Since the May of last year, Naming the Lost Memorials, a small team of volunteers has been curating memorial sites across the city to name and remember victims of the COVID-19 pandemic. Tomorrow, they will be setting up a memorial on 200 feet of the Green-Wood Cemetery's fence along 5th Avenue at 25th Street.
The memorial, titled WE REMEMBER: A COMMUNITY COVID MEMORIAL, will consist of thousands of nameplates with drawings and photos created by the families and friends of those lost to the virus. It will remain on display from June 8 through 28, 2021, and during this time, the public is encouraged to create and add their own nameplates to the memorial. (You can submit a name of a loved one lost for the memorial at www.bit.ly/namingthelost. And if you wish to volunteer with the installation, sign up at www.bit.ly/namingthelost.)

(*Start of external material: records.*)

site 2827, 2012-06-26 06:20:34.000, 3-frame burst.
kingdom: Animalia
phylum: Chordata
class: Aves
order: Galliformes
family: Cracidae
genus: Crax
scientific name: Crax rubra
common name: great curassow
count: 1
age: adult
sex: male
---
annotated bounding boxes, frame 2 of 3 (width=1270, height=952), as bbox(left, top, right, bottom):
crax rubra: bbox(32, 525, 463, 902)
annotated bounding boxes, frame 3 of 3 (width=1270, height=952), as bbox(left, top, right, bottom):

More than 20 community-based organizations have come together to contribute names and to create nameplates - Academy of Medical and Public Health Services, Bangladesh Institute of Performing Arts, Bronx Documentary Center, Brooklyn Roots, Building Stories, LLC, Caring Majority, Center for Family Life, Guyana Cultural Association of New York, Fort Tryon Jewish Center, Flushing Town Hall, Hebrew Tabernacle, Inside Change Arts: Bowery Resident and Street Artists, Inside Change Arts: The 5th Grade Formulators of the Bedford Village School; JouvayFest Collective; Makandal: Bridging the Past and the Future of Traditional Haitian Arts; Teachers & Writers Collaborative; Mazarte Dance Company Inc.; Mano a Mano: Mexican Culture Without Borders; Missing Them, a COVID-19 memorial with THE CITY newsroom; Mixteca; and Worker Justice Project
So far, the pandemic has claimed the lives of almost 600,000 people across the country, and more than 52,000 in the city. The interactive memorial creates a space to grieve.
Mon Yuck Yu, Executive Vice President & Chief of Staff at Academy of Medical & Public Health Services hopes that Naming the Lost will allow us to remember those we have lost as a community, and heal - together.
“The losses that we experienced during the pandemic have exacerbated challenges that our communities face every day," Yu says. "It has affected the mental health of our communities. Naming the Lost will be part of our healing."
"Mourning and remembrance are still necessary acts," said Kay Turner, a member of Naming the Lost Memorials. As the pandemic rages in other countries, "Naming those lost to COVID-19 must continue. Our memorial at Green-Wood provides a place to do just that.”
Green-Wood Cemetery welcomed the first Naming the Lost memorial last May.
“All of us at Green-Wood have seen, firsthand, the toll that COVID-19 has taken on family, friends, our community and even our industry. This beautiful living memorial gives us a special place to remember what they meant to us and how they each made this world a better place,” said Richard J. Moylan, President of Green-Wood in a statement.
Everyone is is invited to participate in the launch and dedication ceremony, which will take place on Tuesday, June 8th (June 9th, rain date) from 6–9pm by the main entrance to Green-Wood Cemetery at 5th Avenue and 25th Street. The ceremony will include song, prayer, movement, and a candle lighting ritual, accompanied by a “naming of the lost.”